The processor 113 may be a kind of IC chip, the processing capacity with signal.Above-mentioned processor 113 can be general processor, including central processing unit (Central Processing Unit, abbreviation CPU), network processes Device (Network Processor, abbreviation NP) etc.;It can also be digital signal processor (DSP), specific integrated circuit (ASIC), field programmable gate array (FPGA) either other programmable logic device, discrete gate or transistor logic, Discrete hardware components.It may be implemented or execute disclosed each method, step and the logic diagram in the embodiment of the present invention.It is general Processor can be microprocessor or the processor is also possible to any conventional processor etc..

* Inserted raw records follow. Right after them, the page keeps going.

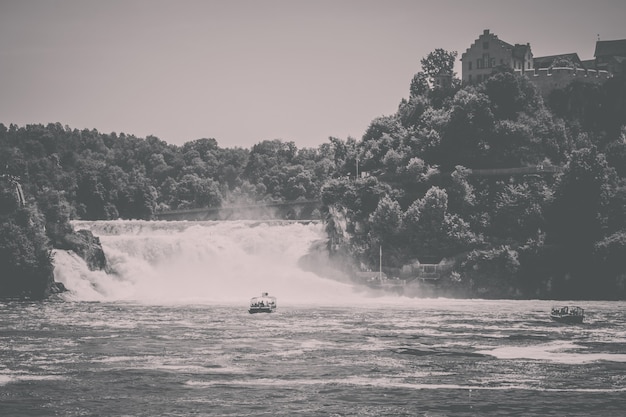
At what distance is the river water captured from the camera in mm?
54281

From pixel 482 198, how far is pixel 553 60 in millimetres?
44387

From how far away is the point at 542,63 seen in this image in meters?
188

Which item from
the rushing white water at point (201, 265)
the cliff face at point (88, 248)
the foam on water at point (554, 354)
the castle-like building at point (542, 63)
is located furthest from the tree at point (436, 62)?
the foam on water at point (554, 354)

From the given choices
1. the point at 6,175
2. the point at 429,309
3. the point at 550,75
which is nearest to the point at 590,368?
the point at 429,309

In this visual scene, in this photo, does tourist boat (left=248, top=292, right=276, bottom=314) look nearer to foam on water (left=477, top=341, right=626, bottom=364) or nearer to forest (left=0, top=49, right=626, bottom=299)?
forest (left=0, top=49, right=626, bottom=299)

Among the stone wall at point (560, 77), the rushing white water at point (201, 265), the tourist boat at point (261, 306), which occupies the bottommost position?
the tourist boat at point (261, 306)

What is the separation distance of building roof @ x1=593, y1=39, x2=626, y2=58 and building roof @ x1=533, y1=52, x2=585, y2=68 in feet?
13.7

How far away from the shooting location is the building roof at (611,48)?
183125 millimetres

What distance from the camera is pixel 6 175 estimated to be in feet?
455

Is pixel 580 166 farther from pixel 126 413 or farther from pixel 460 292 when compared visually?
pixel 126 413

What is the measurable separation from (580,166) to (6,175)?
80796 millimetres

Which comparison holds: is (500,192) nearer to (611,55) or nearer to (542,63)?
(542,63)

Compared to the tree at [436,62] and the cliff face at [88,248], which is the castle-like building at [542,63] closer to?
the tree at [436,62]

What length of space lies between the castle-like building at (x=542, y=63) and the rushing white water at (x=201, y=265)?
4421 centimetres
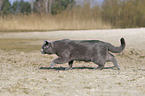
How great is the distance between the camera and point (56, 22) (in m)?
16.4

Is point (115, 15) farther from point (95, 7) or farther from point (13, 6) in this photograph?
point (13, 6)

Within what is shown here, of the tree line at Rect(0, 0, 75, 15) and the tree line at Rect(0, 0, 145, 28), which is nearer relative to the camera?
the tree line at Rect(0, 0, 145, 28)

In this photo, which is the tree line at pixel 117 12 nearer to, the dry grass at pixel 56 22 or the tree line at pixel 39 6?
the dry grass at pixel 56 22

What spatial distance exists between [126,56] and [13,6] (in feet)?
150

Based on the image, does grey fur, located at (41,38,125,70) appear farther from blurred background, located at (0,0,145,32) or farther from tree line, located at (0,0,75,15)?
tree line, located at (0,0,75,15)

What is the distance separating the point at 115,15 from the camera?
1675cm

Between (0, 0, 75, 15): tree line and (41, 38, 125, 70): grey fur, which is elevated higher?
Answer: (0, 0, 75, 15): tree line

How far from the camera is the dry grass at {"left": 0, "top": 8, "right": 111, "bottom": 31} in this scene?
15656 mm

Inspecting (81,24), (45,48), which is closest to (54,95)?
(45,48)

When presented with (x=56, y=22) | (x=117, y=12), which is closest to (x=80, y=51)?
(x=56, y=22)

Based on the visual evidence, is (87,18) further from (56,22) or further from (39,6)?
(39,6)

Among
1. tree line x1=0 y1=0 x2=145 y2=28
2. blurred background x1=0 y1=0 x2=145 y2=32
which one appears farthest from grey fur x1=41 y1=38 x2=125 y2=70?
tree line x1=0 y1=0 x2=145 y2=28

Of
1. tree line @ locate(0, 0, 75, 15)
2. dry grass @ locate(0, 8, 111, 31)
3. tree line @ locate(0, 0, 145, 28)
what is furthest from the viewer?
tree line @ locate(0, 0, 75, 15)

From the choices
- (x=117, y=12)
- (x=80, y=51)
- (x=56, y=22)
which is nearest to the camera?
(x=80, y=51)
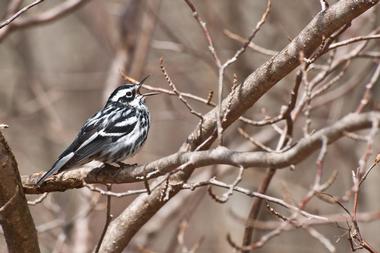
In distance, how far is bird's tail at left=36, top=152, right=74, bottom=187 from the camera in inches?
168

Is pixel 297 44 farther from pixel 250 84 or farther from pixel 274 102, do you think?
pixel 274 102

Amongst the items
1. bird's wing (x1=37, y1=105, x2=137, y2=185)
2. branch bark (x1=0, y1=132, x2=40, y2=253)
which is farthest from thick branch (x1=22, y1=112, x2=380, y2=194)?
bird's wing (x1=37, y1=105, x2=137, y2=185)

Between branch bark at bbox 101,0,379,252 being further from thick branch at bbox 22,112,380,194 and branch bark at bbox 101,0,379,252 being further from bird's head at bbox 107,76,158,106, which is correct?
bird's head at bbox 107,76,158,106

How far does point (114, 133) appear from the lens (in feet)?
17.6

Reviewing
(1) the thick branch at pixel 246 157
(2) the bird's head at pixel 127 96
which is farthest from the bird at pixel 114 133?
(1) the thick branch at pixel 246 157

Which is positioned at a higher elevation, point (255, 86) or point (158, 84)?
point (158, 84)

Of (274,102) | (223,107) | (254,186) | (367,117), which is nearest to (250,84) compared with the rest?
(223,107)

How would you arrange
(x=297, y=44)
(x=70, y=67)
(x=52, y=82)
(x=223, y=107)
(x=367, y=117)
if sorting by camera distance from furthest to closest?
(x=70, y=67) < (x=52, y=82) < (x=223, y=107) < (x=297, y=44) < (x=367, y=117)

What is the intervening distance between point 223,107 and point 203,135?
Result: 23 centimetres

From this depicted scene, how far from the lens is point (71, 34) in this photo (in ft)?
43.8

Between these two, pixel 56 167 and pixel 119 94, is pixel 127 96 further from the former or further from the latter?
pixel 56 167

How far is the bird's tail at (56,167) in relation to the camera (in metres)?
4.27

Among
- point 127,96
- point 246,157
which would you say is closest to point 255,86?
point 246,157

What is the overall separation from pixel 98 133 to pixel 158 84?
6.87m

Various input/output devices are couple processor 113 and memory 111 by the Peripheral Interface 114.Some In embodiment, Peripheral Interface 114, processor 113 and storage control 112 can be realized in one single chip.Other one In a little examples, they can be realized by independent chip respectively.

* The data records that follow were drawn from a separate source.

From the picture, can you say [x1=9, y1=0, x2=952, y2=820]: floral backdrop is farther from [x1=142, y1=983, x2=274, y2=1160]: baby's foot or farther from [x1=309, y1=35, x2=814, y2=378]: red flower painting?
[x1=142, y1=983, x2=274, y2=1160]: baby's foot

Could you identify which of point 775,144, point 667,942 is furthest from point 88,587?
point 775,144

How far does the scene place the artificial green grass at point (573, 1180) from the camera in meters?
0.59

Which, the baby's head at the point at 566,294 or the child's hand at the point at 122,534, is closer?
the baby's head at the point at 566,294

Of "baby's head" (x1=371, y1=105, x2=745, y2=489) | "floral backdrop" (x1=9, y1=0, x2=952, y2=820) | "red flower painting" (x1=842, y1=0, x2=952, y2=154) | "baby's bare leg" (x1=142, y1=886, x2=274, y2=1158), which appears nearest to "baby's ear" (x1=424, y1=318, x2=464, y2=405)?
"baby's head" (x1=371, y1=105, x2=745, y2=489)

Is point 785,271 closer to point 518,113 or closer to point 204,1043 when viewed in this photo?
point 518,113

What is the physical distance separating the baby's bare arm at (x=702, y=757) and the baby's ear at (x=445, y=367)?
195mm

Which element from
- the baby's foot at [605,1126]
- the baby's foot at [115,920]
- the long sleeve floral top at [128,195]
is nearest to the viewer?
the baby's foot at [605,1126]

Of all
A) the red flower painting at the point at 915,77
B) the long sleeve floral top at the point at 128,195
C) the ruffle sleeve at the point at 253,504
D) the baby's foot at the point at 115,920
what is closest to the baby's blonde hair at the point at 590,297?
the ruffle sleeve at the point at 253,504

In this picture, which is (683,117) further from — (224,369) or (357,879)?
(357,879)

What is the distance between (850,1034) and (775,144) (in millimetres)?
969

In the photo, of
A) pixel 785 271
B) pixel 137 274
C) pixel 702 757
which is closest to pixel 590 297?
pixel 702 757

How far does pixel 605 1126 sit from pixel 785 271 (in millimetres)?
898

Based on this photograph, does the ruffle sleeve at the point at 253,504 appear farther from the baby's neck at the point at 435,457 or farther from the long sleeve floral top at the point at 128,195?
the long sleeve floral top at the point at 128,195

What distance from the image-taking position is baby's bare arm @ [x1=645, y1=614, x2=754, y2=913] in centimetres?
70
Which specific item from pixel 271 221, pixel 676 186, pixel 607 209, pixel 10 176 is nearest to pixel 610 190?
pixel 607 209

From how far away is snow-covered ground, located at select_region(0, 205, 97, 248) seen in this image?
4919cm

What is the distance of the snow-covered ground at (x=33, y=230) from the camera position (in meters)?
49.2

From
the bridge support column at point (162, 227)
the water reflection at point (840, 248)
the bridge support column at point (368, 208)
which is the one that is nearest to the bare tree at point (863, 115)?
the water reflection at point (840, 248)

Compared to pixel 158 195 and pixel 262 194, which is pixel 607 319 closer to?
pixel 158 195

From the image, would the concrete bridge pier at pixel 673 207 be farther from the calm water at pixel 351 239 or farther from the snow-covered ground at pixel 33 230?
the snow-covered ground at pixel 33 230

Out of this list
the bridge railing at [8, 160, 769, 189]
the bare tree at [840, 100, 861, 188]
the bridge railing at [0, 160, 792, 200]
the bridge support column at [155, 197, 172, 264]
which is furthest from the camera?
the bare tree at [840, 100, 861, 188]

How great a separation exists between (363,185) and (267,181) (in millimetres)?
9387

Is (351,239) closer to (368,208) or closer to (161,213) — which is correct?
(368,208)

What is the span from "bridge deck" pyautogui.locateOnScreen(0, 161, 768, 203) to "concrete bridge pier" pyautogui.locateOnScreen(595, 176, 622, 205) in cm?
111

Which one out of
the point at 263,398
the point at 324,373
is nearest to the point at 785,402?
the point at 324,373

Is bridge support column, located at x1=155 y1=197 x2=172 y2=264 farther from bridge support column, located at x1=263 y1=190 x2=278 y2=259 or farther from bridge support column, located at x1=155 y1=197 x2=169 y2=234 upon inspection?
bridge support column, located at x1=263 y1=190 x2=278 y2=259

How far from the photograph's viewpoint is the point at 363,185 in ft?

The input-output unit 115 is for being supplied to user input data.The input-output unit 115 can be, But it is not limited to, mouse and keyboard etc..

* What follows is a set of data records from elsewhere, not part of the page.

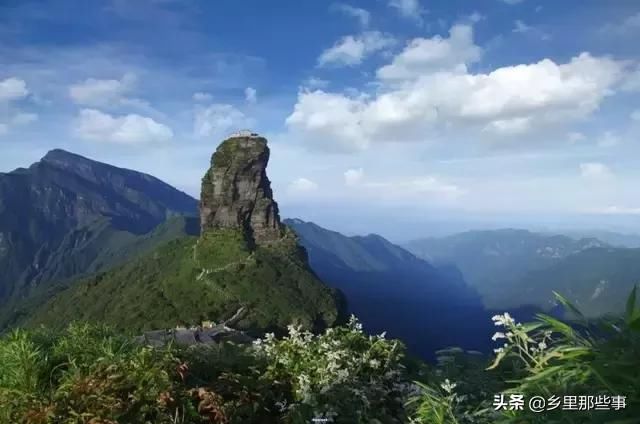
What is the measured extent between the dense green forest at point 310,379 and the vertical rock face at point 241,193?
85.4 metres

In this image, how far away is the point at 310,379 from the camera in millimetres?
5129

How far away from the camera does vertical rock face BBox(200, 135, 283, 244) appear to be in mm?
91000

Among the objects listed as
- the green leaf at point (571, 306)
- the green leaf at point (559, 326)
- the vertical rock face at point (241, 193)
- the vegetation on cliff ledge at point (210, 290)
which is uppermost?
the vertical rock face at point (241, 193)

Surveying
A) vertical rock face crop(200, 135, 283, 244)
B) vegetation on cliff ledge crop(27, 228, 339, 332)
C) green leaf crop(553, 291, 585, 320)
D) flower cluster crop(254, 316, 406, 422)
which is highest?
vertical rock face crop(200, 135, 283, 244)

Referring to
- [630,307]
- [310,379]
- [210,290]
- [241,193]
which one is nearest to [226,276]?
[210,290]

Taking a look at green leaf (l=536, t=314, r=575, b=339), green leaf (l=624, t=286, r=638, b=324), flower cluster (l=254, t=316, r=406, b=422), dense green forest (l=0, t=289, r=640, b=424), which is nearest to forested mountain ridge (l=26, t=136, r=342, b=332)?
flower cluster (l=254, t=316, r=406, b=422)

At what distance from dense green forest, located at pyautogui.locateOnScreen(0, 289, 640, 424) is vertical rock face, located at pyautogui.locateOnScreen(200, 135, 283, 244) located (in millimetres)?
85359

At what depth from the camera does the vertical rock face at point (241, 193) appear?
9100cm

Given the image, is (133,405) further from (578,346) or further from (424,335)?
(424,335)

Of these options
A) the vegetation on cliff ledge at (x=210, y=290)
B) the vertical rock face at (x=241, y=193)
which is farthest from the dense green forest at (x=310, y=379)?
the vertical rock face at (x=241, y=193)

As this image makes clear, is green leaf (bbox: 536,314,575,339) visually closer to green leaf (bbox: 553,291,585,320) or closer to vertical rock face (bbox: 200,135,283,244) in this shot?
green leaf (bbox: 553,291,585,320)

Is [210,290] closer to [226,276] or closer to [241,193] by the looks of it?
[226,276]

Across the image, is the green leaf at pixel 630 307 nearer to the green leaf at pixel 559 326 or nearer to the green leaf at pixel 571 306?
the green leaf at pixel 571 306

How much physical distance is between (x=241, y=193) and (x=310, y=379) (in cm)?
8804
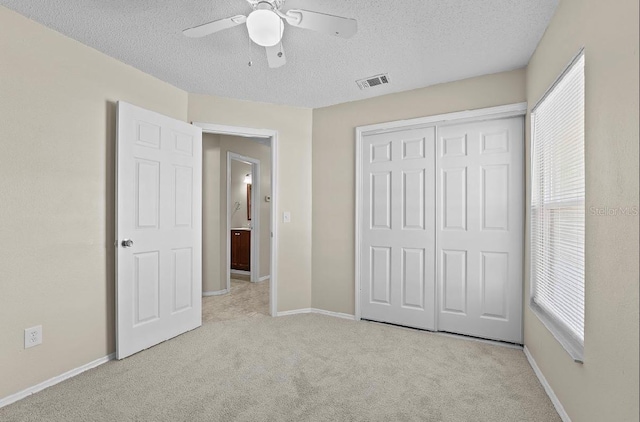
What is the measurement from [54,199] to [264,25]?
1.87 meters

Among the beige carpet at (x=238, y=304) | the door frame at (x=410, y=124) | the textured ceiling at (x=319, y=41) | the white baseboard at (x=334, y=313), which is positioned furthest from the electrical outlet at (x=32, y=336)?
the door frame at (x=410, y=124)

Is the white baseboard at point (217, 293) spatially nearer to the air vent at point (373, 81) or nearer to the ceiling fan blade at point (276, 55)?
the air vent at point (373, 81)

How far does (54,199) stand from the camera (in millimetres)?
2330

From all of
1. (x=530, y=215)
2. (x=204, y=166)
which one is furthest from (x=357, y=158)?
(x=204, y=166)

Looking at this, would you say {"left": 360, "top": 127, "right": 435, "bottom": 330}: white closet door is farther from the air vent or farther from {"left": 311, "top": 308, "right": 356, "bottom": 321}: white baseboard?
the air vent

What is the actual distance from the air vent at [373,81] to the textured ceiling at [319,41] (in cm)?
6

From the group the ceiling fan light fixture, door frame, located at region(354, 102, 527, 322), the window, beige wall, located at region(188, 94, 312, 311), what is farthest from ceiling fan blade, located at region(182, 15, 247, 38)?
door frame, located at region(354, 102, 527, 322)

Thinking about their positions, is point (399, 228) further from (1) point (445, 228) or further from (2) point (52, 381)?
(2) point (52, 381)

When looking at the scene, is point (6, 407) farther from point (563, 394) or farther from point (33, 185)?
point (563, 394)

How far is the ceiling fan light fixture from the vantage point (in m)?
1.62

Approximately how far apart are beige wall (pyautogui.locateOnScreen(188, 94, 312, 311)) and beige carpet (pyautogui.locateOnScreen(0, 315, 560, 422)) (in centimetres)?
79

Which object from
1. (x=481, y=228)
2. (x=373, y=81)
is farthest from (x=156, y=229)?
(x=481, y=228)

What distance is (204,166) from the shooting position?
15.5 feet

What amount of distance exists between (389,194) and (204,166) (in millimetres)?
2629
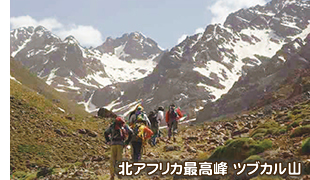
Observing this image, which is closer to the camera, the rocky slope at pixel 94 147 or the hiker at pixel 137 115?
the rocky slope at pixel 94 147

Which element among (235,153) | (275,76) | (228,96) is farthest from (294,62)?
(235,153)

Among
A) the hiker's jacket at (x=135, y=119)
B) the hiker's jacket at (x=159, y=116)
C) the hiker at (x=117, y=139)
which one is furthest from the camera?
the hiker's jacket at (x=159, y=116)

The display unit 116 provided between the electronic equipment 100 and user an interactive interface (such as user behaviour Make interface) or for display image data give user reference.In the present embodiment, the display unit can be liquid crystal display Or touch control display.It can be the capacitance type touch control screen or resistance of support single-point and multi-point touch operation if touch control display Formula touch screen etc..Single-point and multi-point touch operation is supported to refer to that touch control display can sense on the touch control display one Or the touch control operation generated simultaneously at multiple positions, and the touch control operation that this is sensed transfers to processor to be calculated and located Reason.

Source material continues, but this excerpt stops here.